The ARC had been positioned to present its side to the oncoming coaches, the title re-painted on its side, only small portions of the large letters obscured by the network of experimental equipment adorning the lattice work of scaffolding along its sides. Below the large ship, beneath the flat field of solar panels the ship used, and keeping orbit with it, were the retrieved items of spent rockets and other junk that were waiting for onward movement back down to earth. The solar panels reflected their images making it hard to count how many were there.
“The photos of it don’t do it justice,” Joyce murmured as their coach led the way towards the rear of the huge ship.
“They certainly don’t,” Ricky agreed, watching the doors at the rear open to reveal a massive hanger area, lights guiding them down and in. Was he mad in thinking there were better ways of providing an entry and exit mechanism for such a craft? He took his tablet out to begin making sketches, Joyce glancing down for a few moments, before the actual entry into the ARC won the battle for her attention.
&
nbsp; There was another huge cheer as they touched the surface to roll forward, into one of the smaller garages that stood in front of them, then silence as they waited anxiously to learn what would come next.
“You will be called individually,” the driver told them, standing and turning to smile comfortingly towards them. “Please remain seated until your name is called, then exit through the open door to where a doctor will be waiting to assign your RFID Chip,” he explained.
“RFID Chip?” Joyce asked.
Ricky nodded. “They implant a small capsule under the skin.
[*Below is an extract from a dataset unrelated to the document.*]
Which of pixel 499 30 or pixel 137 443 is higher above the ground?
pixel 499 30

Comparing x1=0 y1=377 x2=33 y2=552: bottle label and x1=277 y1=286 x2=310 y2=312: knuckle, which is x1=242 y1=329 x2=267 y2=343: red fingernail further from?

It interfaces with the systems on board, so doors will open for you, stuff like that,” Ricky told her, finishing his notes on an improved rear door.
“I remember,” she nodded. It had been mentioned in her Welcome package, along with a hundred other things.
Ricky heard his name being called and hurriedly put his tablet away. “See you later,” he told her with a smile.
“Hello Richard Williams,” a young woman in a doctor’s lab coat said, her dark hair still showing blond streaks at the roughly sheared ends as she led him into a small and temporary surgery.
“Ricky,” he told her automatically, shedding his shirt in anticipation.
“You’ll feel a little uncomfortable for a short while,” she explained, turning him around and wiping the skin of his back with a damp pad of cotton. She put something cold up against the base of his left shoulder blade and pressed.
Ricky gasped, and it was done. When he turned back, the doctor was checking her screen to check the device was working. She nodded and smiled. “You’ll find a lift at the end of the corridor. It will take you to the first floor and the auditorium. Your chip will not open any other doors until you’ve entered the auditorium and spent the next hour in there,” she explained.